I ordered what had drawn me to it: Cod fish and chips, along with "mushy marrow fat peas," pickled onion and some oysters on the half-shell. 

The oysters were in deeply cupped shells which were cavernous compared to the small oysters and their oyster liquor resting in the bottom. I like cocktail sauce with my oysters, which includes horseradish. What they provided was Tabasco sauce. Not tempted, I had mine straight and they were nice, salty and good. 
We got two pickled onions and no one else had any interest in them. They were vintage English, large and very vinegary. I enjoyed both. 
Marrow fat mushy peas are not mushy peas with added marrow fat, unfortunately. Marrow fat peas are mature green peas that are allowed to dry out in the field, rather than harvested when young. While mushy peas using young peas are boiled for three minutes, then blended with cream, butter salt and pepper; mushy peas using marrow fat peas are covered in boiling water and soaked for 12 hours, then simmered for 20 minutes until mushy. The difference in preparation accounts for why I felt these mushy peas were a little cold, not as mushy as I'd recalled, and virtually tasteless (no added cream or butter). Very little of them got eaten. 
The chips, or french fries, were very large and cooked crispy golden. I don't generally like real large fries, particularly with fish, but these were pretty good. 
The cod, on the outside, did not look particularly good, but it was some of the best deep-fried fish I've ever eaten. The fish was still very, very moist and juicy. I would take a bite and just luxuriate in the hot, salty, crunchy moistness. The fish was worth the drive. 
Judy got a fisherman's pie which had white and smoked fish, prawns, egg, white sauce, mashed potato and cheddar cheese. She gave me a couple of bites and it also was worth the drive. I don't think I've ever eaten anything quite like it. I would love to try some more. 
Our niece got sauteed tiger prawns that had garlic, chili, and spring onion. I did not try them, but I would not have traded the cod and chips or the fisherman's pie for it. 
It was a meal I will remember.   

Tuesday, November 13, 2018

Impala Steak

When I was planning our trip to Africa and researching where to find wild game to eat I don't recall reading about impala. So our first night in Cape Town when we ate at Karibu and had an impala steak as part of our safari platter, I was surprised. 
A male impala in Hwange NP, Zimbabwe.
Female impalas in Hwange, NP.
I was even more surprised when we had an opportunity to compare it side by side with kudu and springbok and it was the best tasting of the antelope meats. It was most tender and the best tasting. 
Impala is one of the steaks on the left side of the plate, along with kudu and springbok.
The three steaks are cut open and the impala is on the right. 
We had two more opportunities to try impala later on the trip. 

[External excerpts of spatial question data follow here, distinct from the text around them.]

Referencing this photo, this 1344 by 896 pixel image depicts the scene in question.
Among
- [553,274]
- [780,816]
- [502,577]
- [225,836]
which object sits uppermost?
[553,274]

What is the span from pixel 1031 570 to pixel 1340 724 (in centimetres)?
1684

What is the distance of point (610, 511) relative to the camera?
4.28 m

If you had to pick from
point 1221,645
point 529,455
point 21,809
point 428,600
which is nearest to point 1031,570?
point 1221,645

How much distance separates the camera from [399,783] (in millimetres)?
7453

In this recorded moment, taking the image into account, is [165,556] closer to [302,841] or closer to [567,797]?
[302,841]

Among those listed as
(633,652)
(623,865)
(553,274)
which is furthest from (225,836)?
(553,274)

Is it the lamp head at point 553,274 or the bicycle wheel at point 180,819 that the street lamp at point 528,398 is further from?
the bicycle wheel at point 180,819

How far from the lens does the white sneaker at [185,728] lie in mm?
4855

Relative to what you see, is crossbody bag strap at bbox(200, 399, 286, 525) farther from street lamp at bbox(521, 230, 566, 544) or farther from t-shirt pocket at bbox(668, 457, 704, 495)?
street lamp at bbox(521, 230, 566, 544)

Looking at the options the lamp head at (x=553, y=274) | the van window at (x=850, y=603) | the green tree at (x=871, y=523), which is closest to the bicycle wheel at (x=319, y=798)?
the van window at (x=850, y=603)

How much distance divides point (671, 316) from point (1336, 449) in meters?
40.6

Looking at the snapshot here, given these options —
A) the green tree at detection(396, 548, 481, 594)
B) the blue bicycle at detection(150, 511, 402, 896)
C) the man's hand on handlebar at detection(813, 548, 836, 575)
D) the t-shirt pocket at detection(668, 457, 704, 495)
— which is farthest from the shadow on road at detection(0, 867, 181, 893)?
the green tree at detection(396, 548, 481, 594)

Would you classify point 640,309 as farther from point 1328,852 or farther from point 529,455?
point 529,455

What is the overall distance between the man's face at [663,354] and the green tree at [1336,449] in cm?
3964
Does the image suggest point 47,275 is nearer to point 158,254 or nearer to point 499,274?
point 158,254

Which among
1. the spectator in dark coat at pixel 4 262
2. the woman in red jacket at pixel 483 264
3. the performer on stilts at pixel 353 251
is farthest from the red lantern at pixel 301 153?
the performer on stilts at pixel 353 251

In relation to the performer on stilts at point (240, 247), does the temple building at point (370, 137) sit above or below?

At Carnivore Restaurant, outside Johannesburg, we had impala and I recall it was good, but was really focused on the zebra, which is for another post. 
This is a horrible picture of the impala meat at Carnivore. It was very dark.
Then at The Boma in Victoria Falls, Zimbabwe, we had some more very good impala. 
Two slices of impala (front) at The Boma. 
If cooked carefully (not over-cooked), impala is some of the best wild game meat there is.